Kristen: If we had tried to do this with just paper, you can imagine how many more people would be moving around the borough and in and out of our office buildings and it just did not make sense. With this mandate to cut down on foot traffic, we knew we had to bring everything online. Everybody is responding really well to this – the form takes about 20 seconds to fill out every morning. And we offer this form in addition to a standing temperature thermometer, a table with the hand sanitizer and the wipes, and basically a big sign saying, “Have you filled out your form?”

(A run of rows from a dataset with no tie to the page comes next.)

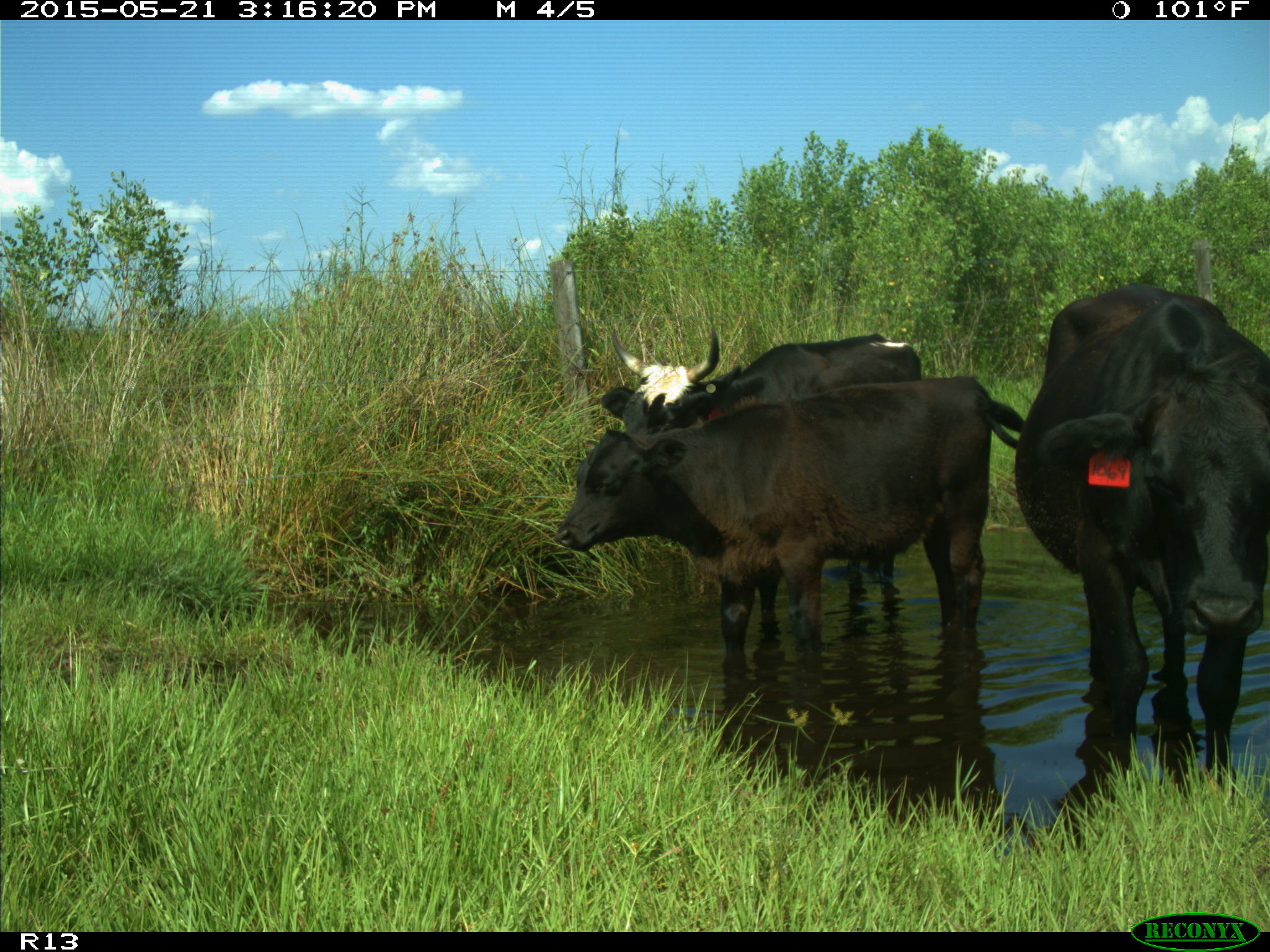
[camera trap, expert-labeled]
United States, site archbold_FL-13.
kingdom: Animalia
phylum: Chordata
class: Mammalia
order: Artiodactyla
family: Bovidae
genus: Bos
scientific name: Bos taurus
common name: domestic cow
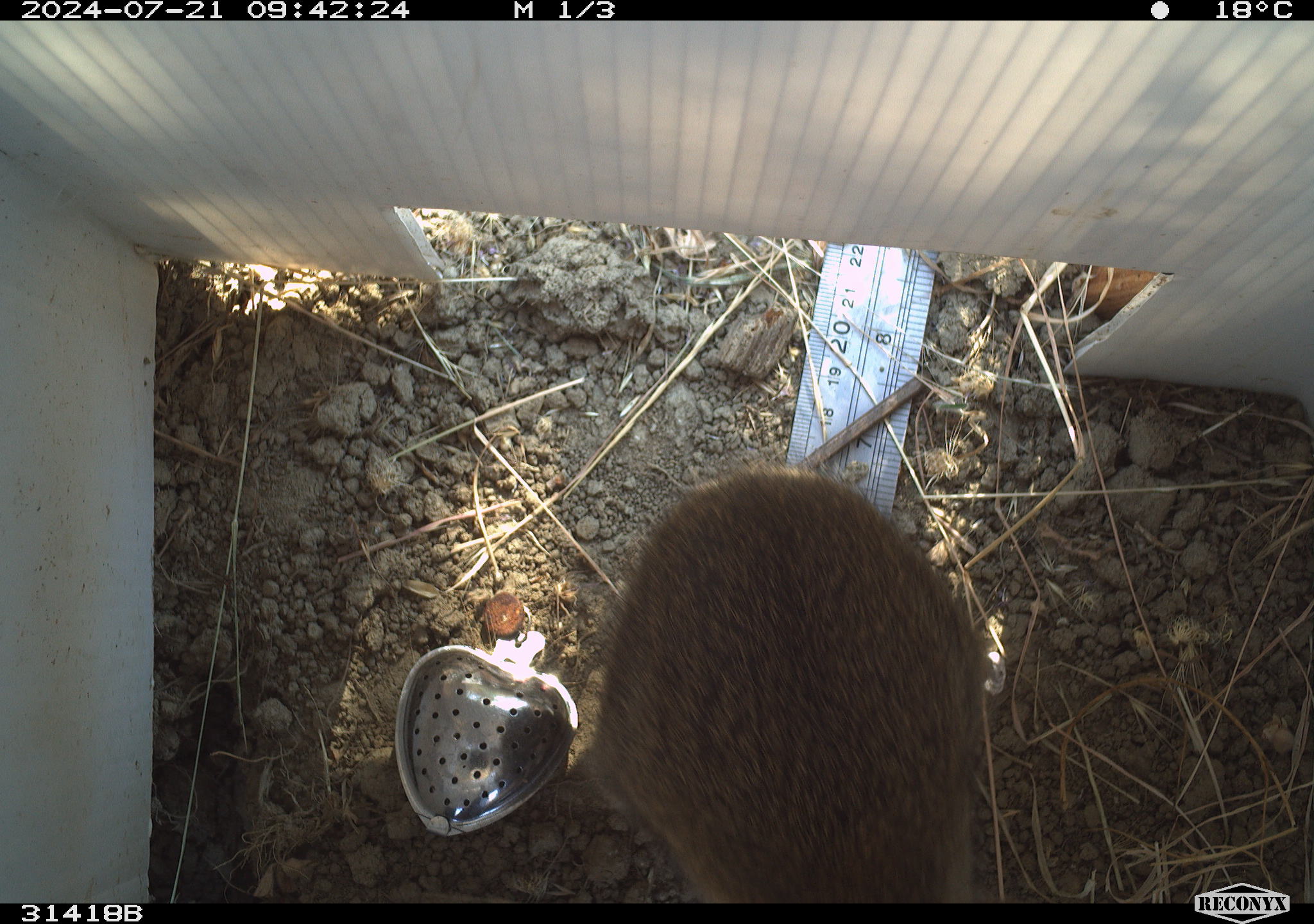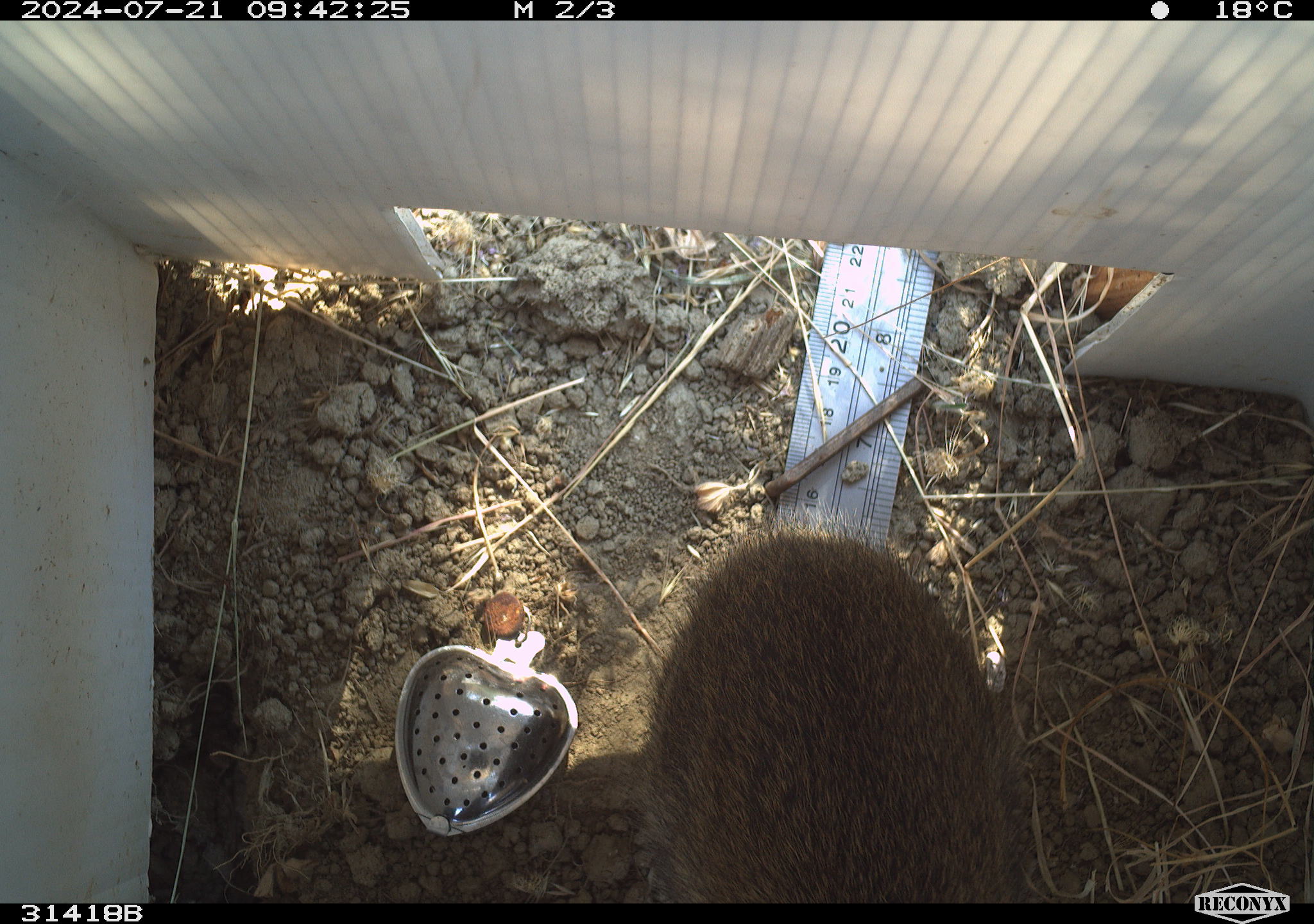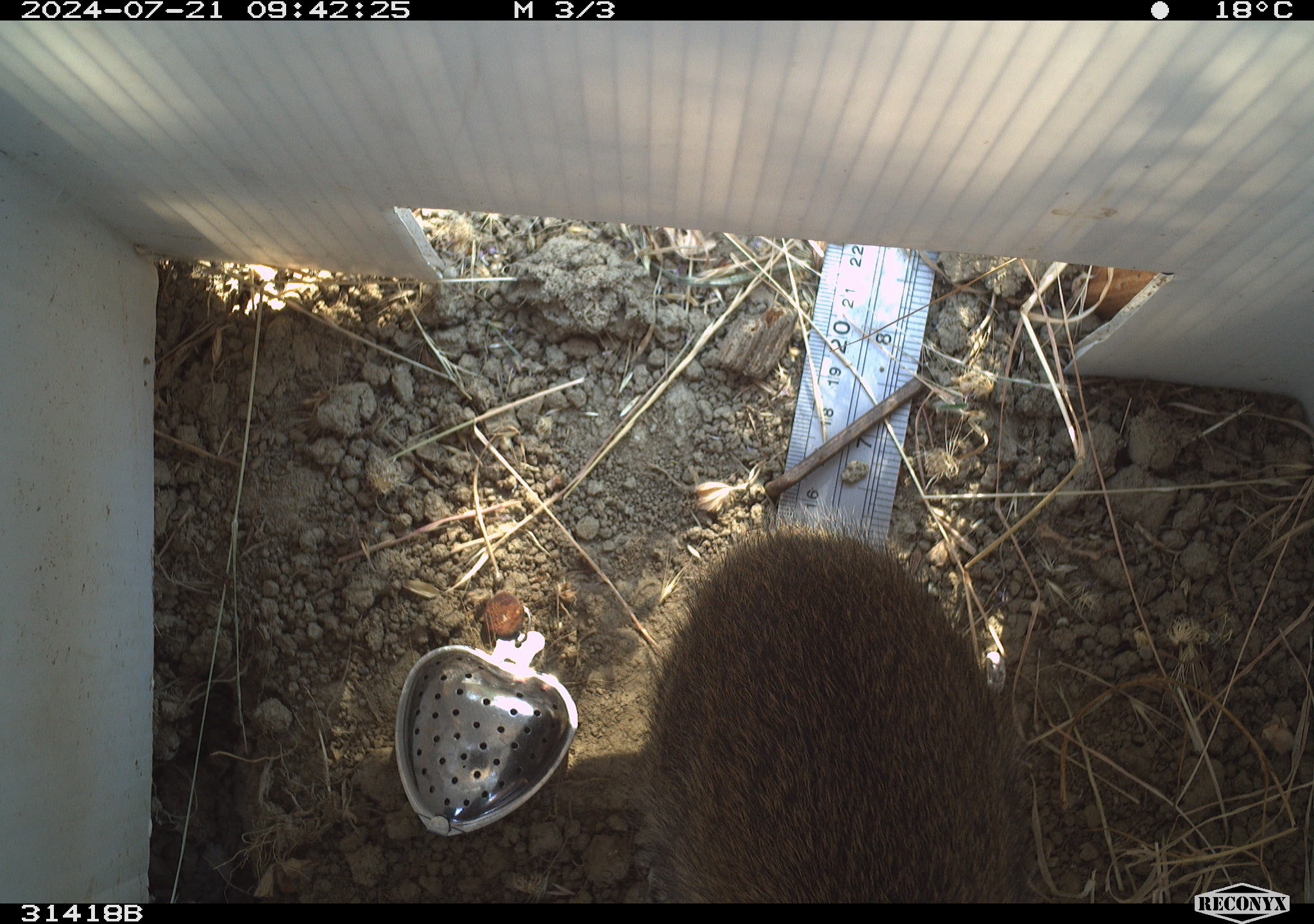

Karl: Can you talk a little bit about what happens when someone submits this form?
Kristen: Each submission goes directly to the supervisor of the department. I also have a complete log of these in the backend on my accounts. If I needed to I could separate them by department and run a report of all submissions pretty quickly.
Karl: One last question, Kristin. For anyone who is listening to today’s webinar and thinking, “Well, I don’t have the technical know-how to get these forms launched or manage them for my municipality.” – Can you talk just a little bit about what this process of creating and launching forms was like for you?
Kristen: Yeah, of course. This was so easy. You absolutely don’t need any technological background. As soon as Dasha showed me how to do it, I was duplicating forms and doing the rest of it by myself. I’m already working on other forms too, and I haven’t even really gone through a formal training yet. Once we have all of this done and everyone is on board at the borough about having everything online and paperless, they’re not going to believe that we didn’t do this sooner.